[start Information provided]

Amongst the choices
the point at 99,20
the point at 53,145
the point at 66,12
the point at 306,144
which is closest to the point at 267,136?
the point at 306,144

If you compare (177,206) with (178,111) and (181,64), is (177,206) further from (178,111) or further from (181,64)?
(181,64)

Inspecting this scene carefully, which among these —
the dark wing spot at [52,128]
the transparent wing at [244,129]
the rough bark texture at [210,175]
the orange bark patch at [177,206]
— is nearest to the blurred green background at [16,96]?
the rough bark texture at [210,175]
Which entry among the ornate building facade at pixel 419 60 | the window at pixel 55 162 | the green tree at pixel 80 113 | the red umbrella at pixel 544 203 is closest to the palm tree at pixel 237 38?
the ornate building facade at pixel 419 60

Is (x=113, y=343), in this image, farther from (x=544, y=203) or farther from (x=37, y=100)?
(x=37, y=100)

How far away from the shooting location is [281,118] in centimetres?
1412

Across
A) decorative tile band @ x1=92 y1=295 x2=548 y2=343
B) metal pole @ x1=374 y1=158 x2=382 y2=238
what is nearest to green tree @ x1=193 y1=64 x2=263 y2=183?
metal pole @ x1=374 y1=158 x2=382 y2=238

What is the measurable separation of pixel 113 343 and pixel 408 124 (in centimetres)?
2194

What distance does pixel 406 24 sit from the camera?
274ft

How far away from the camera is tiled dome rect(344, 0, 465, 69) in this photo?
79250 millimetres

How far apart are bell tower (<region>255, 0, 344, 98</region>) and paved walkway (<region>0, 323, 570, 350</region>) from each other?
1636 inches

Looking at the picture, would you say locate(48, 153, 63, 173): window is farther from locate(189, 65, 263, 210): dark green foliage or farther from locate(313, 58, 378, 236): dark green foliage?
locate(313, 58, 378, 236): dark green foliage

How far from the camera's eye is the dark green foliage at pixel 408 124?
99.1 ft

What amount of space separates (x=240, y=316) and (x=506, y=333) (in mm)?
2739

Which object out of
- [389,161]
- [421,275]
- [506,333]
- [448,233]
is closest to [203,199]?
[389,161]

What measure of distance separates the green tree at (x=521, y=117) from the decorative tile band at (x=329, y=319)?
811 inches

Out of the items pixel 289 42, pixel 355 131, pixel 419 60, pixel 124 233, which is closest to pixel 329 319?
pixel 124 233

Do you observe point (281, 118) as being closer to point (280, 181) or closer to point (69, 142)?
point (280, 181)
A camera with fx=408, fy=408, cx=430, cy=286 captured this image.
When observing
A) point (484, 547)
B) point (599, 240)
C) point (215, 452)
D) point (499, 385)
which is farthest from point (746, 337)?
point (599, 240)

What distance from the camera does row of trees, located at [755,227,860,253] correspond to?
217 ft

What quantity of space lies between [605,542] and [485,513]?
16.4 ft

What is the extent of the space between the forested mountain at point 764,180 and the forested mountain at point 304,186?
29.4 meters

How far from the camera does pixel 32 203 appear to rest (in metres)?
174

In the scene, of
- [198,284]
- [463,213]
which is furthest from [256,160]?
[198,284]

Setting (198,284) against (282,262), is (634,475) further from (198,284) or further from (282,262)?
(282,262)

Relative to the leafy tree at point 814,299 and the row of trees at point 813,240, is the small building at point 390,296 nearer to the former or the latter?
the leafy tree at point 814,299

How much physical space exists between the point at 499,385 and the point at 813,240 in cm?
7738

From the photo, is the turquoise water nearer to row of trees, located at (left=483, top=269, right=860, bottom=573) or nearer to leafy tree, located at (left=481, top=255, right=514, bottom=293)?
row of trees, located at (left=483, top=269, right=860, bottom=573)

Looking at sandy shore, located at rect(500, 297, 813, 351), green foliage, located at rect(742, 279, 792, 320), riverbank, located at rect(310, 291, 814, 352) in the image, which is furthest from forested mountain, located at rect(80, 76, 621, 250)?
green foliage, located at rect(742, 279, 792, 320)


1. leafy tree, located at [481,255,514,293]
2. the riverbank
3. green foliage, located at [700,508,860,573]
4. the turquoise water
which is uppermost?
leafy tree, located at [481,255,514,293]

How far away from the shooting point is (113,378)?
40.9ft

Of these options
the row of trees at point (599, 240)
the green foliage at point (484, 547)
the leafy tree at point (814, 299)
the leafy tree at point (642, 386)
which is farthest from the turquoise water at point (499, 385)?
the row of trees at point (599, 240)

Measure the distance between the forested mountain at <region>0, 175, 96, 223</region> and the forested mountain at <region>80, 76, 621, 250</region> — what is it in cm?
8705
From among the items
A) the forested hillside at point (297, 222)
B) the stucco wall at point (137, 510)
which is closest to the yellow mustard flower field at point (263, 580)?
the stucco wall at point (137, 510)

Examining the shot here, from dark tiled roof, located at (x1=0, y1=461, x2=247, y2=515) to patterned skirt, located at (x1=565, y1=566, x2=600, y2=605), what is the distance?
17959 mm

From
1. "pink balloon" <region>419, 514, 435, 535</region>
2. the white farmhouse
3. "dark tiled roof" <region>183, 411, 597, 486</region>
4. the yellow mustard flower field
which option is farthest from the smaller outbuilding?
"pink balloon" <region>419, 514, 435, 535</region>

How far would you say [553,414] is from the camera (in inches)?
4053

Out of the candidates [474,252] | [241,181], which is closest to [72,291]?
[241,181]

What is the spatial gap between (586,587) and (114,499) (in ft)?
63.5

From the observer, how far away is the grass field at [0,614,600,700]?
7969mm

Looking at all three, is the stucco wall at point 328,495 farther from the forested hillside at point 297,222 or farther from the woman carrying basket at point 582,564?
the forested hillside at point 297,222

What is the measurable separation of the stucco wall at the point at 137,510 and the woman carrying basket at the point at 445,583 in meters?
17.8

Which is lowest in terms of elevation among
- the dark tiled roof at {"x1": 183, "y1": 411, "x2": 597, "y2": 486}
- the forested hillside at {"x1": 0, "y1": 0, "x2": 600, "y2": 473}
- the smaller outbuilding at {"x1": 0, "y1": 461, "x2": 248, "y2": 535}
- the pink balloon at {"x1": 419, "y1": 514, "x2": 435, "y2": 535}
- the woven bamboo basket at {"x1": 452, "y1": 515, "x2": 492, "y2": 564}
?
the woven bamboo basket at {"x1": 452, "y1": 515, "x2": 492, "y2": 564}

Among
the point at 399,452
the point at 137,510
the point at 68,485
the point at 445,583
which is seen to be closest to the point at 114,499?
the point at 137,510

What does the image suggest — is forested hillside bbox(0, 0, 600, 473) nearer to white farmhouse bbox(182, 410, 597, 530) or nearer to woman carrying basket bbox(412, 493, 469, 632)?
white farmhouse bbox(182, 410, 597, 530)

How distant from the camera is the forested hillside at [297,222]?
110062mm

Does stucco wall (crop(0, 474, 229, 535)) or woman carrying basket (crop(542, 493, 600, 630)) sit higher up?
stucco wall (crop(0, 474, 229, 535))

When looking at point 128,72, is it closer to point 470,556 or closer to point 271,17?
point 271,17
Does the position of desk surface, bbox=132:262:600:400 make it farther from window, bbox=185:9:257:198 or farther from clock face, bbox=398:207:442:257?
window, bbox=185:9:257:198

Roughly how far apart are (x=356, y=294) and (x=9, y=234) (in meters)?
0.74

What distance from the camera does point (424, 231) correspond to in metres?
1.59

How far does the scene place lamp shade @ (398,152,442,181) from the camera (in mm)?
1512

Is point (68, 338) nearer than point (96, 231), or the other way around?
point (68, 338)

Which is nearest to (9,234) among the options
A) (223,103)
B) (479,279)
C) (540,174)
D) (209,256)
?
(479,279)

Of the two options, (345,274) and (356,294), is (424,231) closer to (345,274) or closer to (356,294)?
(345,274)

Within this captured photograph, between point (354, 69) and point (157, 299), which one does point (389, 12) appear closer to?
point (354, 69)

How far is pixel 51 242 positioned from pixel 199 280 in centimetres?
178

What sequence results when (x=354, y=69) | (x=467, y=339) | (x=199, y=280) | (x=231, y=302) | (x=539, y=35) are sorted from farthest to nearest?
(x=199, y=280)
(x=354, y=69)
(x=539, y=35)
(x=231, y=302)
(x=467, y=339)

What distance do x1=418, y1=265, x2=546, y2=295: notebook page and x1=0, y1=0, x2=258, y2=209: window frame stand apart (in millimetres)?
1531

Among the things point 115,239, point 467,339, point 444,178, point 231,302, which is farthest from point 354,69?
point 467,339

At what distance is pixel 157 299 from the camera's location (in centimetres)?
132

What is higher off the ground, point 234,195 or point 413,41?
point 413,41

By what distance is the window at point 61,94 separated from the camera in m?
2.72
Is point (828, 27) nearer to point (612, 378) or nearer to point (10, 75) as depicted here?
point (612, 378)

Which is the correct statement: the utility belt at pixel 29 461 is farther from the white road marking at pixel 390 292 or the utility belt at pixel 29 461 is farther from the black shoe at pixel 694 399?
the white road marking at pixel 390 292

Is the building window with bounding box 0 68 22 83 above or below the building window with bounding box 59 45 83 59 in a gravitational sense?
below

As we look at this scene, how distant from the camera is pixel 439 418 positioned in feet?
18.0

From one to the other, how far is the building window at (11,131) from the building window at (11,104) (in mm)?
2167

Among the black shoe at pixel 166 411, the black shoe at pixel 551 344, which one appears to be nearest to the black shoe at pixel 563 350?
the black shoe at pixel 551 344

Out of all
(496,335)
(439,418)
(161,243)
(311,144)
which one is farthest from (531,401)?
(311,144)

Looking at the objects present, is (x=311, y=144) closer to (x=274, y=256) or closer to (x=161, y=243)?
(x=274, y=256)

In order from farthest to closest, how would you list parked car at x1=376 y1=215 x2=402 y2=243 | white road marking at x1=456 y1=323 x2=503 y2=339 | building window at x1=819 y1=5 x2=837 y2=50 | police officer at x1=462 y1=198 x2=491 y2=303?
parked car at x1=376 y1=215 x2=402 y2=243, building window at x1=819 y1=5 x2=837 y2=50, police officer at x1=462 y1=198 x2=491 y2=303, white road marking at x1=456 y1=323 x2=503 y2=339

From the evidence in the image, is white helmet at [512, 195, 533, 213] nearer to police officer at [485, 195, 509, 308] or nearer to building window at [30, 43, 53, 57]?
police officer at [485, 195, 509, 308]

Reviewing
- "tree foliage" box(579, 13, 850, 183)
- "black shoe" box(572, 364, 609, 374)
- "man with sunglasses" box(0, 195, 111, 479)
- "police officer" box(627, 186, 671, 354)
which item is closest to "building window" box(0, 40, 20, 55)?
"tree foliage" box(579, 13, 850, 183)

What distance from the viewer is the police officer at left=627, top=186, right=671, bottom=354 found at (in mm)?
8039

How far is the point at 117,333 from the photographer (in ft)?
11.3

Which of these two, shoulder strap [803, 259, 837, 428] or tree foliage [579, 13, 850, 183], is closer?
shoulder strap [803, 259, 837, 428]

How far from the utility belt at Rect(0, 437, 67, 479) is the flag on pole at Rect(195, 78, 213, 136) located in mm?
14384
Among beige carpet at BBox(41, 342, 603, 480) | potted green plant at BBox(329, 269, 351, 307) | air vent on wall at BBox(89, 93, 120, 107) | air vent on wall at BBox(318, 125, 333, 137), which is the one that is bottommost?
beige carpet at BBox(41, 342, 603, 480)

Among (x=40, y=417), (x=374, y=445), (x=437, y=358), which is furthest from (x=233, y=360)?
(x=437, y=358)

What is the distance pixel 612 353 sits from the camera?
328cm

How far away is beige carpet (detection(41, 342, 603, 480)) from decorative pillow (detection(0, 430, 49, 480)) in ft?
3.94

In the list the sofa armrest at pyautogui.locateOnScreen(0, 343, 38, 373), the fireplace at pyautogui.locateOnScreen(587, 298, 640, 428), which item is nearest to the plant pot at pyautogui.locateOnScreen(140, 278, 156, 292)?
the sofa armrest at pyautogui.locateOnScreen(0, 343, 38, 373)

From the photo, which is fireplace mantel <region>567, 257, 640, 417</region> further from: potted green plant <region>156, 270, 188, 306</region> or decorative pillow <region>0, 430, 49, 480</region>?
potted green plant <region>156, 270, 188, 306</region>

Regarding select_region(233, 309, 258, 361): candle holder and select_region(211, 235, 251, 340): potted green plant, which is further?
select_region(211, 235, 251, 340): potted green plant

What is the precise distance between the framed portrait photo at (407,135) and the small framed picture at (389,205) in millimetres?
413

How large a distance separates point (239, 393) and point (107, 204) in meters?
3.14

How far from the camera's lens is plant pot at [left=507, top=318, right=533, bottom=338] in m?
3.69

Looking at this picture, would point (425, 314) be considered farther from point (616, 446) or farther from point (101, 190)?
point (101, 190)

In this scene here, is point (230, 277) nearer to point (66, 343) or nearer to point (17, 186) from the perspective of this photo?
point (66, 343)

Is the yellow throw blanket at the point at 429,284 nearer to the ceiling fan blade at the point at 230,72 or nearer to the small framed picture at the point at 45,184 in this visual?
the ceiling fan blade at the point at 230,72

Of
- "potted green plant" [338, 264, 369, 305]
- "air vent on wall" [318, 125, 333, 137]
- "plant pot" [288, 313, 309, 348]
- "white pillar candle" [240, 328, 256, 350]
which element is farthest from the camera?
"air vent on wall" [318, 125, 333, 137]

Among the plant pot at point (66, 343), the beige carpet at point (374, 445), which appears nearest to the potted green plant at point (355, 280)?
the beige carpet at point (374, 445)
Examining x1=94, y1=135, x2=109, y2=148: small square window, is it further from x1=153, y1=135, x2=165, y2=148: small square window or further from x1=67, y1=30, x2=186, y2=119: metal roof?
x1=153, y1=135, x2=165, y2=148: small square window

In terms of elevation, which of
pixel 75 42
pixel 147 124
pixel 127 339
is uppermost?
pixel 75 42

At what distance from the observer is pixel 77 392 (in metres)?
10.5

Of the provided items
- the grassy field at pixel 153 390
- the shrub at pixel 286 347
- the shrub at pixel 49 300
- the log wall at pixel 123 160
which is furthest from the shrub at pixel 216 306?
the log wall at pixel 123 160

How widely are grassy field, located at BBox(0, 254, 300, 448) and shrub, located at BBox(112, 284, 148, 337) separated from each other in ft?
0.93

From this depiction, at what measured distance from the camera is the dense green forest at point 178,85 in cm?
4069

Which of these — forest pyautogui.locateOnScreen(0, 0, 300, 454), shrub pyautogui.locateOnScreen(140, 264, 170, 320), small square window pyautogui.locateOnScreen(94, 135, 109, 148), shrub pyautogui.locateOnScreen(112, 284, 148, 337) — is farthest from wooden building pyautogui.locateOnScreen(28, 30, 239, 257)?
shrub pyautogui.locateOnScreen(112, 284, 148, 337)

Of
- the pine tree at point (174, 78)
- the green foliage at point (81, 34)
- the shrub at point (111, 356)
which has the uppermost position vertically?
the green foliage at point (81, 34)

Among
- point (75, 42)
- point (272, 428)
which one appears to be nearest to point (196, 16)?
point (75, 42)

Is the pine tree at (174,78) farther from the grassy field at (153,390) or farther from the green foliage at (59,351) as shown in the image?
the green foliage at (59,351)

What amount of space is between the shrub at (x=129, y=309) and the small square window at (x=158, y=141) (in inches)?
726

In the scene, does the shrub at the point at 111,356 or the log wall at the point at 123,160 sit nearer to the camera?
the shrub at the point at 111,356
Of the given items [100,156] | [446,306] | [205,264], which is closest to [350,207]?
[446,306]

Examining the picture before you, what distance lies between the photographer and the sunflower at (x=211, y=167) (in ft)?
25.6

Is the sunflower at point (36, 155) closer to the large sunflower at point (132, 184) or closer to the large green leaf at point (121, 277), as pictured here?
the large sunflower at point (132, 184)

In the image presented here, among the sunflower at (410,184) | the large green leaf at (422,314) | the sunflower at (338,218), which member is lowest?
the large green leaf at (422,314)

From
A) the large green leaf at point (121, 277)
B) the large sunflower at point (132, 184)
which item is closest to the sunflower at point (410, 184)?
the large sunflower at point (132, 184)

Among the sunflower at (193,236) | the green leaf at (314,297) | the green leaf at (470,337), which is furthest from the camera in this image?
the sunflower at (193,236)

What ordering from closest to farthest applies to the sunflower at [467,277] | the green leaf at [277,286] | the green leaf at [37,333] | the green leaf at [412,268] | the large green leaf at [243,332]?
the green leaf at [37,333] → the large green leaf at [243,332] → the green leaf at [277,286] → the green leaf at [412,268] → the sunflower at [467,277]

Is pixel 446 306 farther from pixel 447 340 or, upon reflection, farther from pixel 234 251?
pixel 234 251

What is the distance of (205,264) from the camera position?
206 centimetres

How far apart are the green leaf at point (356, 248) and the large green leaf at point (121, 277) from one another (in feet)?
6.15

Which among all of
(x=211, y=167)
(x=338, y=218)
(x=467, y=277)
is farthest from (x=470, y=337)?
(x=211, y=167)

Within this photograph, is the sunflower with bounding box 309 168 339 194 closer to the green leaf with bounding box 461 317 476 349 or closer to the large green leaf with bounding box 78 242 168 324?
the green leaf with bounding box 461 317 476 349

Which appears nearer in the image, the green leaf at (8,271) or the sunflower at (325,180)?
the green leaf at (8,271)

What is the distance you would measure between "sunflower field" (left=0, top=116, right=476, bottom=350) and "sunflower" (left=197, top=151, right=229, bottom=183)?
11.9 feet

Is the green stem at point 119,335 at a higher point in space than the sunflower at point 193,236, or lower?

[end Information provided]

# Your instructions
Take the line that contains "What is the distance of" and every line after it through the end of the listing above, and repeat them exactly.

# Answer to the problem
What is the distance of (205,264) from the camera position?
206 centimetres

How far apart are the green leaf at point (356, 248) and the large green leaf at point (121, 277) from one another (in feet)?
6.15

Which among all of
(x=211, y=167)
(x=338, y=218)
(x=467, y=277)
is farthest from (x=470, y=337)?
(x=211, y=167)

Within this photograph, is the sunflower with bounding box 309 168 339 194 closer to the green leaf with bounding box 461 317 476 349 or closer to the large green leaf with bounding box 78 242 168 324?
the green leaf with bounding box 461 317 476 349

Which appears nearer in the image, the green leaf at (8,271) or the sunflower at (325,180)?
the green leaf at (8,271)

What is the distance you would measure between "sunflower field" (left=0, top=116, right=476, bottom=350) and "sunflower" (left=197, top=151, right=229, bottom=183)?
11.9 feet

Is the green stem at point 119,335 at a higher point in space than the sunflower at point 193,236, or lower?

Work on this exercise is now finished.